Es trifft – ent­ge­gen der Auf­fas­sung der Bank – nicht zu, dass eine wei­te Zweck­er­klä­rung in einem Fall der vor­lie­gen­den Art „bank­üb­lich“ wäre. Dar­le­hens­ge­wäh­rung, Grund­schuld­be­stel­lung und Zweck­er­klä­rung stan­den in engem Zusam­men­hang mit einer Nach­las­s­aus­ein­an­der­set­zung, wie sich dies aus der Grund­schuld­be­stel­lung vom 12.02.2004 ergibt. Die wirt­schaft­li­che Situa­ti­on ist ver­gleich­bar mit der Abwick­lung eines Kauf­ver­tra­ges, bei dem der Kauf­preis finan­ziert wer­den muss. In der­ar­ti­gen Fäl­len wird in der Regel zur Siche­rung der Kauf­preis­fi­nan­zie­rung für die Gläu­bi­ger­bank eine Grund­schuld ein­ge­tra­gen, und zwar nor­ma­ler­wei­se zu einem Zeit­punkt, in wel­chem der Erwer­ber noch nicht als Eigen­tü­mer ein­ge­tra­gen ist. Es gibt bei der­ar­ti­gen Abwick­lun­gen für den Ver­käu­fer (im vor­lie­gen­den Fall für den Nach­lass- bzw. für den Tes­ta­ments­voll­stre­cker) kei­nen ver­nünf­ti­gen Grund, dass das Grund­stück – vor der Eigen­tums­um­schrei­bung – für Schul­den des Erwer­bers haf­ten soll, die mit der Kauf­preis­fi­nan­zie­rung nichts zu tun haben.
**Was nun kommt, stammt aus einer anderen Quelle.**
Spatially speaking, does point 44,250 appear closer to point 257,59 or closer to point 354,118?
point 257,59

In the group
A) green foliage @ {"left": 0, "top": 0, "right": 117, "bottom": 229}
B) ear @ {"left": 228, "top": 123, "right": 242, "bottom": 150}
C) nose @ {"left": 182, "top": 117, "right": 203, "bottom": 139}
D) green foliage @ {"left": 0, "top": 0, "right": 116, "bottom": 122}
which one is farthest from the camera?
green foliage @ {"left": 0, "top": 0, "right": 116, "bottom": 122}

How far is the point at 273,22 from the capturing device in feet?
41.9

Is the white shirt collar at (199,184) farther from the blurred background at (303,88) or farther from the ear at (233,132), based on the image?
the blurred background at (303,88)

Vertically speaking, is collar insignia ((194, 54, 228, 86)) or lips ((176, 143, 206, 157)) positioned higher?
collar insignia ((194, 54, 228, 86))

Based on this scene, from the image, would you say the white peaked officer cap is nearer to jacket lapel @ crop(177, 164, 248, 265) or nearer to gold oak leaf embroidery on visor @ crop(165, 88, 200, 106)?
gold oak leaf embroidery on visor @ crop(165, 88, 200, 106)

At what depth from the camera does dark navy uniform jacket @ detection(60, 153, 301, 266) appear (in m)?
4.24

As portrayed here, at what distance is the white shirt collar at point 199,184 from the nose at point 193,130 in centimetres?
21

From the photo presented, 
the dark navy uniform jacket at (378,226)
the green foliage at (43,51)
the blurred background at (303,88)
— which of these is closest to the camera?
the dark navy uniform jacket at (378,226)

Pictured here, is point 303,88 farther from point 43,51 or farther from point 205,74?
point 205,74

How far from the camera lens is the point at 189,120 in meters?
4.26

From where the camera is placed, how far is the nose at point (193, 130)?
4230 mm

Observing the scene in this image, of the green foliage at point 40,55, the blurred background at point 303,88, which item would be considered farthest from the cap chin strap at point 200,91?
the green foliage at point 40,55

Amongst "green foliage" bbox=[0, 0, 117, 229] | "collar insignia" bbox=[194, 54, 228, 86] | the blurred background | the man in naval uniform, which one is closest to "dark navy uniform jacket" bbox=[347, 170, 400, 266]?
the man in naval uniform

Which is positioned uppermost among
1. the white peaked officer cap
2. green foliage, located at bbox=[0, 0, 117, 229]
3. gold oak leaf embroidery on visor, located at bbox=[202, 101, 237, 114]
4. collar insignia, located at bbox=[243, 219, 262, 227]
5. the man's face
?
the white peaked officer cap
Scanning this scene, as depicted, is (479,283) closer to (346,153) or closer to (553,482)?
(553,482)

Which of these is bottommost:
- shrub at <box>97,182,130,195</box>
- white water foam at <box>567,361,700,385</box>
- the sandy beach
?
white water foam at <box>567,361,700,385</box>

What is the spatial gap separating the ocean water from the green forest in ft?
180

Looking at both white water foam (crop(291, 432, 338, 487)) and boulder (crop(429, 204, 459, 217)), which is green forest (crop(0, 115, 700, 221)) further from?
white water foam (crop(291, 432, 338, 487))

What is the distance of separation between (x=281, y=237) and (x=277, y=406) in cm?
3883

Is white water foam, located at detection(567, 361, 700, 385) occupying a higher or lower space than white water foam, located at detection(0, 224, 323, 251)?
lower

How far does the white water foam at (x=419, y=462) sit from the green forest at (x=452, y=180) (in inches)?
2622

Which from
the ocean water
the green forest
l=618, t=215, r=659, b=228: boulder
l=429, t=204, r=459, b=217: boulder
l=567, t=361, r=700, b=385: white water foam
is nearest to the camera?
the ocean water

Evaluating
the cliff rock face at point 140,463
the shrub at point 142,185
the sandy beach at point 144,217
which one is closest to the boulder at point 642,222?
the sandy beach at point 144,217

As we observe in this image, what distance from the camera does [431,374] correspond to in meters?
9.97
Es ist daher bank­üb­lich, dass in der­ar­ti­gen Fäl­len kei­ne wei­te Zweck­er­klä­rung Platz grei­fen kann, oder, dass zumin­dest eine Bedin­gung dahin gehend for­mu­liert wird, dass eine wei­te Siche­rungs­ab­re­de erst dann Wir­kung ent­fal­ten kann, wenn der Eigen­tums­wech­sel voll­zo­gen ist [6]. Eine (wirk­sa­me) wei­te Zweck­er­klä­rung wäre für den Nach­lass vor der Zah­lung der Gegen­leis­tung durch die Grund­schuld­be­stel­le­rin und ihren Ehe­mann und vor Eigen­tums­um­schrei­bung mit erheb­li­chen Risi­ken ver­bun­den gewe­sen. Daher konn­ten auch die Grund­schuld­be­stel­le­rin und ihr Ehe­mann bei Unter­zeich­nung der Erklä­rung vom 05.03.2004 nicht mit einem sol­chen unüb­li­chen Ver­hal­ten der Bank rech­nen. In die­sem Zusam­men­hang ist dar­auf hin­zu­wei­sen, dass bei­spiels­wei­se auch der Kauf­ver­trag vom 29.01.2008 in § 5 eine Beschrän­kung der Siche­rungs­ver­ein­ba­rung – jeden­falls bis zur Eigen­tums­um­schrei­bung – vor­sieht.

Die Bank hat unstrei­tig zu kei­nem Zeit­punkt die Grund­schuld­be­stel­le­rin und ihren Ehe­mann geson­dert auf die Bedeu­tung der erwei­ter­ten Siche­rungs­zwecks in dem For­mu­lar vom 05.03.2004 hin­ge­wie­sen. Das in den Rege­lun­gen ent­hal­te­ne Über­ra­schungs­mo­ment ist mit­hin nicht aus­ge­räumt wor­den. Der Umstand, dass der Satz „Die Sicher­heit haf­tet auch dann im oben genann­ten Umfang, ….“ in Fett­druck gesetzt ist, ändert am Über­ra­schungs­mo­ment nichts. Denn es han­delt sich um einen län­ge­ren Fließ­text (zwei Sei­ten) mit einer klein­ge­druck­ten, eng­zei­li­gen, Schrift. Der maß­geb­li­che Satz ist ohne räum­li­che Her­vor­he­bung in die­sem Fließ­text ent­hal­ten. Der opti­sche Unter­schied zwi­schen dem Satz in Fett­druck und dem rest­li­chen Text ist gering. Der Fett­druck ist unter den gege­be­nen Umstän­den daher nicht aus­rei­chend, einen Über­rum­pe­lungs­ef­fekt zu Las­ten der Siche­rungs­ge­ber zu besei­ti­gen.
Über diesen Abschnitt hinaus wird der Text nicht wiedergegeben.